The Substrate Age Gradient of Arizona (SAGA) is a primary succession chronosequence near Flagstaff, Arizona. It is comprised of four semiarid sites that range in age from 1 thousand years (pictured above) to 3 million years.
In the first half of the 20th century, soil scientists and ecologists recognized that soil development occurs due to the interaction of 5 state factors: climate, organisms, relief, parent material, and time. Substrate age gradients seek to hold the first four of these state factors constant, while allowing time to vary. Therefore, substrate age gradients isolate the effect of time on soil formation and associated processes.
The SAGA is a unique study system. It is located in a semiarid ecosystem (~325 mm precipitation y-1), and the microclimate, dominant vegetation, relief, and parent material among sites are all remarkably similar. The sites that comprise the SAGA were formed as part of the larger San Francisco Volcanic Field (SFVF), a 5000 km-2 region in northern Arizona. The SFVF has migrated over a magmatic hotspot in the Earth’s crust at a rate of ~2cm y-1. As a result, the SFVF is home to more than 600 cinder cones volcanoes, 4 of which are utilized by the SAGA.

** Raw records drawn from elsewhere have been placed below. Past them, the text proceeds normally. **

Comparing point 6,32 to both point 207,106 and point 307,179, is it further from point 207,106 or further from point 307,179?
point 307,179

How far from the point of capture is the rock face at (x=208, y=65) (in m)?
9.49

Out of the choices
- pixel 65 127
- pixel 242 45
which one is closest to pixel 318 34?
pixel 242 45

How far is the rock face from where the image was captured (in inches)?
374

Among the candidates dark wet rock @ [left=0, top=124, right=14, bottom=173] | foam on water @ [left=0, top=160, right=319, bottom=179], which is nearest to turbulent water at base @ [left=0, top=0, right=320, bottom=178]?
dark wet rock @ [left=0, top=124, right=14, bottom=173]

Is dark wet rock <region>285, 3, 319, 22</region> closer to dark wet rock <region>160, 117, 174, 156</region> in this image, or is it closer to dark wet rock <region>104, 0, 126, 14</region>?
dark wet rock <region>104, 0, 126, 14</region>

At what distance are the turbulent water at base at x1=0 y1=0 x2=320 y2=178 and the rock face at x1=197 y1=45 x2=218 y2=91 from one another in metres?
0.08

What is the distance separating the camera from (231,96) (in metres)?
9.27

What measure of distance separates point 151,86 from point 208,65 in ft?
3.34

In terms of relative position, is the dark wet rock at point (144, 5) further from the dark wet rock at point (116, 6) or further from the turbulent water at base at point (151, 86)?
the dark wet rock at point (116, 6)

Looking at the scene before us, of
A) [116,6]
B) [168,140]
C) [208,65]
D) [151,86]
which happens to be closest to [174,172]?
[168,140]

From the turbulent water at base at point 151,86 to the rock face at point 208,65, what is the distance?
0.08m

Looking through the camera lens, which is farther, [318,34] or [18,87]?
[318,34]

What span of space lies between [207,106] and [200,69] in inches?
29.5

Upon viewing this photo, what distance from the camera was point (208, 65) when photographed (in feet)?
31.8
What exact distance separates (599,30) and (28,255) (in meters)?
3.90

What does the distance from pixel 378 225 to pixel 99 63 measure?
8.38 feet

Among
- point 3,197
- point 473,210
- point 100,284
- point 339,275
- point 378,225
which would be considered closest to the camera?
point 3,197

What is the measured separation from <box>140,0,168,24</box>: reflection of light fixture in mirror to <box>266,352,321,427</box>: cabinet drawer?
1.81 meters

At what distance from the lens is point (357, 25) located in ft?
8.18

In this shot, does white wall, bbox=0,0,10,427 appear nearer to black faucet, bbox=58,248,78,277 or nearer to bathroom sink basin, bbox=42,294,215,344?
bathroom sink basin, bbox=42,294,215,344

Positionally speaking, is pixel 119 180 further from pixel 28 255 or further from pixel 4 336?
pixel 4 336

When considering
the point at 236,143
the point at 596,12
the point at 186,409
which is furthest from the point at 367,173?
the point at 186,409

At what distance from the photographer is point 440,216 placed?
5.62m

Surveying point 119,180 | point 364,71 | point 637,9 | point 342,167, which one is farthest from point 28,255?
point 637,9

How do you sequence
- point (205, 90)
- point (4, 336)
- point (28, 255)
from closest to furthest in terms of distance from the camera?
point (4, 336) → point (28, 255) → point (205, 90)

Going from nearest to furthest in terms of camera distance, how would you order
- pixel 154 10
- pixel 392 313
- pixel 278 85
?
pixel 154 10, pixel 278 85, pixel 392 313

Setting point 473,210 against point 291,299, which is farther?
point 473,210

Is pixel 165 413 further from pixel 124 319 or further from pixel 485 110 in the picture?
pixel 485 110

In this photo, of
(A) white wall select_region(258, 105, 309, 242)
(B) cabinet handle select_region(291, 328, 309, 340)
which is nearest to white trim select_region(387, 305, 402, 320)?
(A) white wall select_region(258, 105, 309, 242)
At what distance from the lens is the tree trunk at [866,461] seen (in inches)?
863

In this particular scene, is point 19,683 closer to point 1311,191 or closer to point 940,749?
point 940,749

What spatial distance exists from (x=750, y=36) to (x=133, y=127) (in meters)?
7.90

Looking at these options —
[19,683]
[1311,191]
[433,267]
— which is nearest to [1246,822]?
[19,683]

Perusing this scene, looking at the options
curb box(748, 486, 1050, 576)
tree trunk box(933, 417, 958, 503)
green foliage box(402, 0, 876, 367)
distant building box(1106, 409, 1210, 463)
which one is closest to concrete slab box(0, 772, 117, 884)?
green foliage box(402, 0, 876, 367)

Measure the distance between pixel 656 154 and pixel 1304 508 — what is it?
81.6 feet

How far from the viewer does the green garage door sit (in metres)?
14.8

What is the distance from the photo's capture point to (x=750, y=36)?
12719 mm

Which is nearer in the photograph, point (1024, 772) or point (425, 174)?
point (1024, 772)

In the last decade, we have learned a great deal about carbon, nutrient, and water cycles in plants and soils at the SAGA. An ever-growing body of literature has been published regarding the SAGA, providing both fundamental theory of how primary succession proceeds in arid ecosystems and baseline data that would be of use to future research.
Published SAGA literature
Coble, A.A., S.C. Hart. 2016. No evidence of resource limitation to aboveground growth of blue grama (Bouteloua gracilis) on 1 ky-old semi-arid substrate. Biogeochemistry 131(1-2), 243-251.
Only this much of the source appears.